If you are eligible to enroll in or change plans due to a qualified life change event, you may be asked to provide documents (employees to your employer, retirees to ETF) to confirm your eligibility. The table below outlines life change event documentation requirements for the State of Wisconsin Group Health Insurance Program. 

Reason for Change or Enrollment Documentation Required Type of Documentation (Actives give to employers, retirees to ETF)
Adoption Yes Recorded copy of court order granting adoption or letter of placement for adoption.
Birth

Yes for single parent

Possible for married couples

Birth certificate required for single parent.

ETF may request documentation for married couples per the Terms and Conditions on ETF’s group health insurance application (Actives ET-2301, or Retirees ET-2331).

Cancel coverage or remove adult dependent due to enrollment in other health insurance coverage when premium contributions are deducted pre-tax Yes Documentation indicating the effective date of the other coverage such as a copy of a medical ID card or a letter from the health plan.
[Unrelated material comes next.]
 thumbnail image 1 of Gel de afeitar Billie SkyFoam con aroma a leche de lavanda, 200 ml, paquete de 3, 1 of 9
Must be received within 30 days of enrollment in other coverage. Does not apply to retirees or post-tax deductions.
Change of address/telephone/email Yes Application, letter, or email with effective date of change
Custody transfer Yes Court order. For example, may be transfer to reflect gaining or changing custody.
Death Yes Original death certificate.
Dependent, disabled, age 26+, unmarried Yes Copy of letter from health plan approving disabled status.

Divorce

(Family coverage remains in place when dependents other than spouse/stepchildren covered.)

Yes

Copy of Continuation-Conversion Notice (ET-2311), provided by the employer or ETF (for retirees).

In addition, ETF may request a copy of divorce decree from clerk of courts showing date of entry of divorce per the Terms and Conditions on ETF's group health insurance application (Actives ET-2301, or Retirees ET-2331). Further, ETF may request documentation from married couples per the Terms and Conditions on ETF’s group health insurance application.

Divorce (family to individual) Yes

Copy of Continuation-Conversion Notice (ET-2311), provided by the employer or ETF (for retirees).

In addition, ETF may request a copy of divorce decree from clerk of courts showing date of entry of divorce per the Terms and Conditions on ETF's group health insurance application (Actives ET-2301, or Retirees ET-2331). Further, ETF may request documentation from married couples per the Terms and Conditions on ETF’s group health insurance application.

Family to individual coverage because all dependents enrolled in other coverage  Yes Copy of medical ID card or letter from health plan indicating effective date of other coverage. Must be received within 30 days of enrollment in other coverage. Does not apply to retirees or post-tax deductions.
Gain eligibility for other group medical coverage Yes

Copy of medical ID card with coverage effective date or letter from health plan indicating effective date of other coverage. Must be received within 30 days of enrollment in other coverage. Does not apply to post-tax deductions.

Gaining Medicare Part A and/or B alone is not acceptable.

Job change where you gain a greater share of employer contribution toward your coverage Yes Your employer must validate that they are paying a larger percentage of your premium.
Legal change of name (other than due to marriage or divorce) Yes Copy of court order.
Legal ward Yes Court order (Letters of Guardianship) granting permanent guardianship of person.
Loss of other coverage or loss of employer contribution to premiums (applies to participant and dependents)  Yes

The following items on dated communication with letterhead from the previous insurer or former employer. Materials dated within 30 days before or after termination are acceptable.

  1. Who was covered (must list the name of the participant who is requesting this special, late enrollment),
  2. Name of health insurer,
  3. Subscriber name,
  4. Date coverage was terminated, and
  5. Reason for the cancellation (that is voluntary such as due to nonpayment of premium vs. involuntary such as due to job loss).

COBRA notice is acceptable if the coverage end date, covered individuals and health plan are indicated. If loss of employer premium contributions, letter from employer indicating they no longer contribute toward their employee’s premium.

Marriage If requested by ETF ETF may request original or certified copy of marriage certificate per the Terms and Conditions on ETF's group health insurance application (Employees ET-2301, or Retirees ET-2331).
Medicare-eligible and enrolled Yes Copy of Medicare card and Medicare Eligibility Statement (ET-4307). (Note: If you are on COBRA Continuation and the subscriber or dependents become Medicare eligible after the COBRA effective date, subscriber or dependent is no longer eligible to continue on COBRA.)
Move No No documents required, but if changing your phone number or email address, notify your employer or ETF (for retirees)
National Medical Support Notice Yes Copy of National Medical Support Notice.
Paternity Yes Court order declaring paternity, Voluntary Paternity Acknowledgement filed with DHS or birth certificate.
Social Security number change  Yes Copy of card or letter from Social Security Administration.
State retiree re-enroll Yes Sick Leave Re-enrollment Application (ET-4317) and additional documentation listed on the sick leave re-enrollment application.